Lab value management can help plans and patients with other chronic diseases as well. For example, it can reduce the incidence of drug mismatches and inappropriate use of marker drugs for cancer patients, in addition to increasing genetic testing to determine the targeted treatment. This will result in patients living longer, healthier lives and reducing costs.

Done on a large scale, this can improve population health, a primary goal of value-based care.

LBM controls patient costs

Health plan deductibles are rising and employers are trimming benefits, meaning even patients with private insurance can pay a significant amount for lab tests. Increasingly, patients are forgoing or delaying medical care because of costs, which can hurt their health. Patients often have little control over where tests are performed or how much they cost but still must find a way to pay for them. However, if they knew the wide difference in costs by site of service they almost certainly would push for tests to be done at independent labs.

For example, according to our research, a general health panel performed at an independent laboratory cost $27 in 2023 The same test cost $35 at a physician office and $157 (575% higher) at hospital outpatient services. Similar disparities exist for other common tests, including comprehensive metabolic panels and lipid panels. LBM can steer these tests toward trusted independent labs, saving both patients and payers money. LBM adds much-needed transparency to a system that is often opaque to patients.
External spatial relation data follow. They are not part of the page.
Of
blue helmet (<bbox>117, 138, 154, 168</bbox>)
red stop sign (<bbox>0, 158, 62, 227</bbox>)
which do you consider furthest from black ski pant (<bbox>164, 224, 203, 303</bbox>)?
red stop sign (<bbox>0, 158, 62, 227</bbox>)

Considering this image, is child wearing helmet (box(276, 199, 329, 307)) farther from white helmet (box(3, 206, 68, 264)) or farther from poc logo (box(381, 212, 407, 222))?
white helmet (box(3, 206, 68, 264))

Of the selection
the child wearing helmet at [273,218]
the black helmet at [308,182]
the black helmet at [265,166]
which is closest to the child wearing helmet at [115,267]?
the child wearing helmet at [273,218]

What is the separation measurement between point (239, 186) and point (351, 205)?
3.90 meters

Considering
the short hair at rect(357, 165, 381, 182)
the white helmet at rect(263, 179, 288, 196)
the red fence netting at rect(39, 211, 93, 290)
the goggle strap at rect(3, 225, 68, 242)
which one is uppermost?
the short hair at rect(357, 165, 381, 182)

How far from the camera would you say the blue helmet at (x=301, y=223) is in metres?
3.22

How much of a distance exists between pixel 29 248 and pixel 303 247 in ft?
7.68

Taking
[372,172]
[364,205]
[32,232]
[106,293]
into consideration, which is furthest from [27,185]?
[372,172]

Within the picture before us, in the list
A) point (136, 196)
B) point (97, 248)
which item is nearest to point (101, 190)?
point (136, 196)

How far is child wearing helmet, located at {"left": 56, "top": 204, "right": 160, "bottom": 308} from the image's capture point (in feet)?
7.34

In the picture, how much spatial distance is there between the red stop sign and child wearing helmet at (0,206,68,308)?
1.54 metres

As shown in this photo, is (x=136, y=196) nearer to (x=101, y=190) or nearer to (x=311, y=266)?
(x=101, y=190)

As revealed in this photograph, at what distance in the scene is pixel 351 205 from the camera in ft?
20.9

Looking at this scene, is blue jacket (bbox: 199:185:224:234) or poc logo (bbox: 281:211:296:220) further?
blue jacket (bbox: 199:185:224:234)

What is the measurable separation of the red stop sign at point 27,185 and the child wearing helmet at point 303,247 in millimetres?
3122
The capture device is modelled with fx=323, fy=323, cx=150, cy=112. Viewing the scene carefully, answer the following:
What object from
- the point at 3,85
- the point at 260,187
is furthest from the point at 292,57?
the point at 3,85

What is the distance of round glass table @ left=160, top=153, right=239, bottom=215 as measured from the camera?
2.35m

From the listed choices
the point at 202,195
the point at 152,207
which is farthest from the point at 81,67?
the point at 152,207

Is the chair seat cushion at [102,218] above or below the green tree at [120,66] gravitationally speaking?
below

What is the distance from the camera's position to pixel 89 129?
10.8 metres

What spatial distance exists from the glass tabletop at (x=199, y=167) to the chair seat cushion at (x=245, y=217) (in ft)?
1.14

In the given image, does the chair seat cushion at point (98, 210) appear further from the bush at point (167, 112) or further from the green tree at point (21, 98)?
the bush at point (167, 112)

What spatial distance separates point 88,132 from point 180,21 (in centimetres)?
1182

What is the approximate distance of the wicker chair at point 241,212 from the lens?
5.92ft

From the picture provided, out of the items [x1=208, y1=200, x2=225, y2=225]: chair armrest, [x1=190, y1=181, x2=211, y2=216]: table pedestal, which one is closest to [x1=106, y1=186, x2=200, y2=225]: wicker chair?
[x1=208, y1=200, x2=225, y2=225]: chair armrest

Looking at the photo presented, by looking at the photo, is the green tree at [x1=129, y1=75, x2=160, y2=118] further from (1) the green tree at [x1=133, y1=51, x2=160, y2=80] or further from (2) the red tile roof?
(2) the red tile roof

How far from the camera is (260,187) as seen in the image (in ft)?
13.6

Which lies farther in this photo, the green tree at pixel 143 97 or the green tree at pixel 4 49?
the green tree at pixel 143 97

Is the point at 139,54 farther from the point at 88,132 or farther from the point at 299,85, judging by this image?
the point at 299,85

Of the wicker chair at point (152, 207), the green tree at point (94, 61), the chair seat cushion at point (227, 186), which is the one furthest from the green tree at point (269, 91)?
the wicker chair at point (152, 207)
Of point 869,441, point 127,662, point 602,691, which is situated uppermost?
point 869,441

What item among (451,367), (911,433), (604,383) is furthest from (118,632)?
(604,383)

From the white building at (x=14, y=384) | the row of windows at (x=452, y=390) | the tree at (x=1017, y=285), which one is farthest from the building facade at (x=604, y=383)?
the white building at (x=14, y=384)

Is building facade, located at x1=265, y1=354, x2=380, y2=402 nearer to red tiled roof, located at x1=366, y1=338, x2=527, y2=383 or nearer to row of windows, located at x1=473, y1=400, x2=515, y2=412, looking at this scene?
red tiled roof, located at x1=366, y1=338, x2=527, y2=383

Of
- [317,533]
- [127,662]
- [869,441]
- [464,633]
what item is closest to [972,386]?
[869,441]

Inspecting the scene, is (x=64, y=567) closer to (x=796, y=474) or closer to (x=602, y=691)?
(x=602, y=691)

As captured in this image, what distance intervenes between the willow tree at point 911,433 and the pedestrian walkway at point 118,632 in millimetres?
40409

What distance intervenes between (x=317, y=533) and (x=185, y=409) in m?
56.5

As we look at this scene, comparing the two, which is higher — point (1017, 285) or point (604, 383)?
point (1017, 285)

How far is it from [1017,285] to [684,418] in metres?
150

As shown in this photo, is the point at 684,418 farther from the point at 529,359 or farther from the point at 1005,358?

LBM can save health plans 10% to 20% on their outpatient lab spending across lines of business. Approximately 25% of these savings benefit member spending and member out-of-pocket costs. 

LBM reduces prior authorization

While often necessary, prior authorization (PA) can be a barrier to members receiving tests in a timely manner. This is frustrating for patients and providers and can delay or even prevent patients from receiving critical tests.

An LBM system can identify select providers that demonstrate consistent policy adherence and high performance based on previous PA approval rates and greenlight them for reduced or eliminated PA requirements for many tests. This means tests can be performed more quickly which allows providers to deliver care on an accelerated schedule. 

While health plans and providers benefit from LBM, it’s important to keep in mind that the policies also help patients by making it possible for them to receive the right test and the right care for the right costs.

Bill Kerr
Bill Kerr, MD

Bill Kerr, MD, is CEO of Avalon Healthcare Solutions, the world’s first lab insights company.